STUDY TEXT:

[pulseaudio-discuss] execute commands on suspend/resume?

Sean Greenslade sean at seangreenslade.com
Sun Sep 5 03:25:28 UTC 2021


[Re-adding the mailing list and reformatting]

On Sun, Sep 05, 2021 at 10:23:14AM +1000, Bernd Wechner wrote:
> On 5/9/21 06:13, Sean Greenslade wrote:
> > On Tue, Jun 08, 2021 at 08:17:00PM -0700, Peter Meilstrup wrote:
> > > Hello pulseaudio list,
> > > I am wondering if it is possible to have a command be executed when a
> > > sink is suspended or resumed (via module-suspend-on-idle).
> > > Specifically I want to switch my amplifier on and off automatically
> > > via home automation. Is this supported in pulseaudio?
> > 
> > I realize this is a reply to a pretty old message, but in case you or
> > others are still wondering about this:
> > 
> > It's pretty straightforward to do this with a custom pulseaudio client
> > application. I took a quick stab at it with the "pulsectl" python
> > library. Example script attached, just modify the sink.name line to
> > match your target device.
> 
> This looks awesome, been wondering for a while if there was a way I could
> watch for pulse events and enforce a default device. I have endless trouble
> on a HTPC that seems when the projector is switched on or off seeing the
> surround sound device disappear and reappear and with that cycle a new
> device inadvertently selected. I would like to somehow say, no matter what
> the F happens, unless it's user specified  select the surround sound system
> and configure it for 5.1 (it also flips to stereo a lot on such power
> cycles).

EXERCISE INSTRUCTIONS:
a – Answer these questions from the pulseaudio mailing list thread:
(i) Which module suspends and resumes the sink in the original question?
(ii) Which Python library did Sean Greenslade use for his script?
(iii) What does Bernd Wechner's surround sound system flip to on power cycles?
b – Pick up the pulseaudio mailing list thread on suspend/resume commands after its last line and continue it.

DATASET RECORDS:
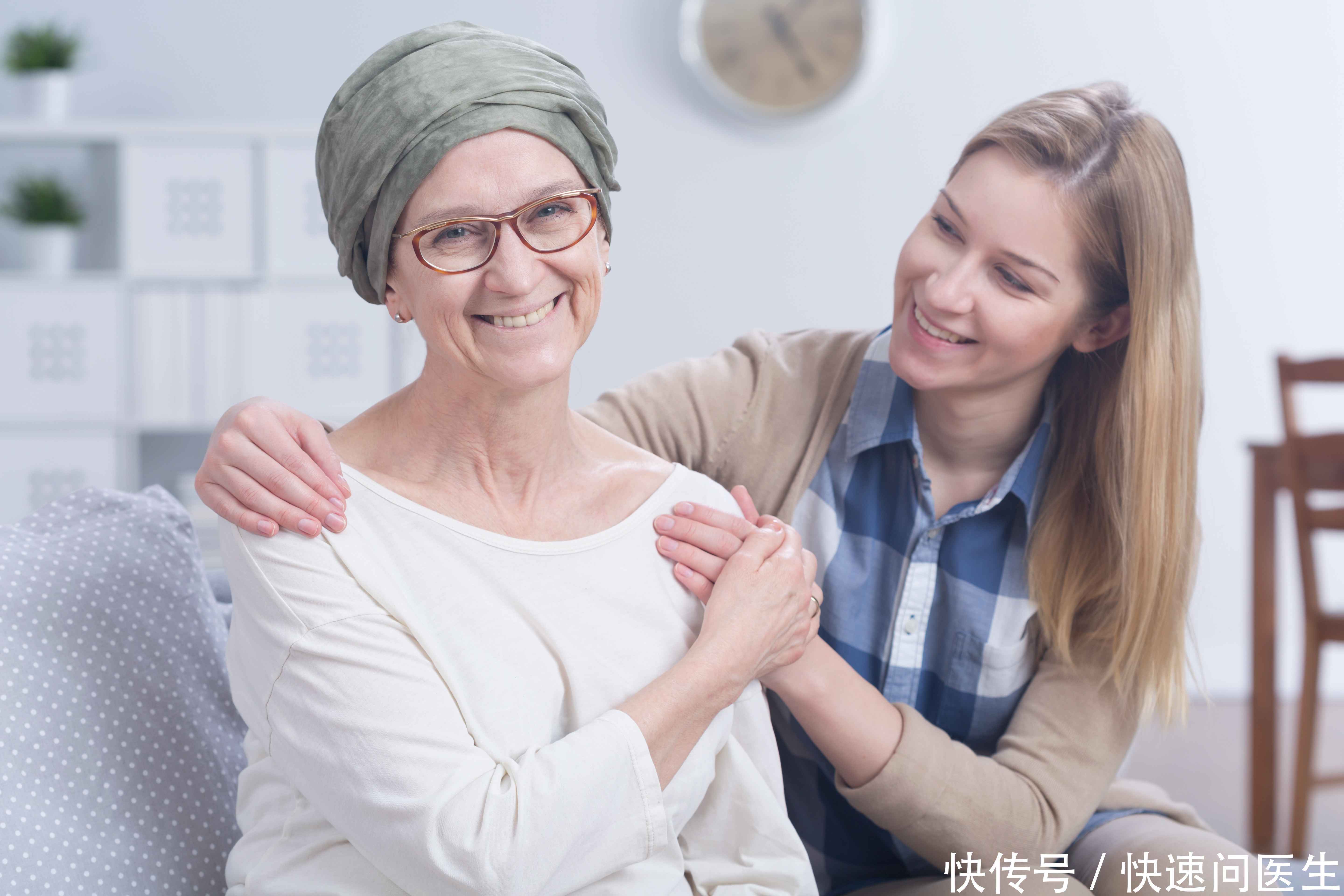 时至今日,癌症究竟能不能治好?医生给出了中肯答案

...

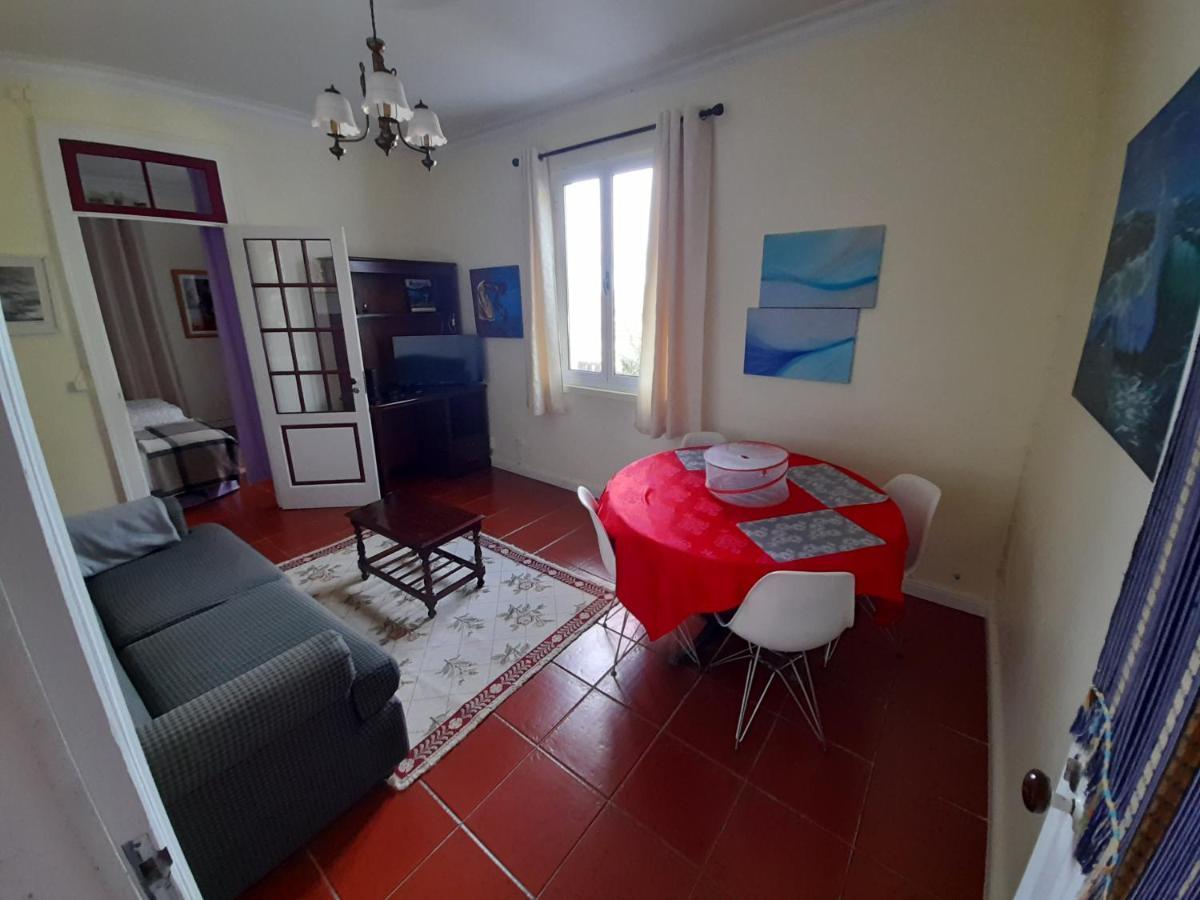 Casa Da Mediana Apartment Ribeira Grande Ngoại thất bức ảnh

ANSWERS GIVEN:
a –
(i) module-suspend-on-idle
(ii) pulsectl
(iii) stereo

b –
This part of your particular issue was solved in the most recent pulse
release (15.0). From the release notes:

>> Card profiles can be set to sticky
>> 
>> Card profiles can be set to sticky using the command "pactl send-message
>> /card/<card name> set-profile-sticky 'true|false'". The current status
>> can be queried using pactl send-message /card/<card name>
>> get-profile-sticky. If a card profile is sticky, it will always be
>> restored, even if the profile is unavailable. Also port availability
>> changes on the card will not impact the profile choice. This is for
>> example useful to set the card profile permanently to "off" for HDMI
>> devices. Setting profiles to sticky is already implemented in
>> pavucontrol and will be provided with the next pavucontrol release.

The various module-*-restore modules should also migrate wayward streams
back to the originally selected sound card once it reappears, though
it's possible that applications might be trying to outsmart pulse and do
their own output selection / migration.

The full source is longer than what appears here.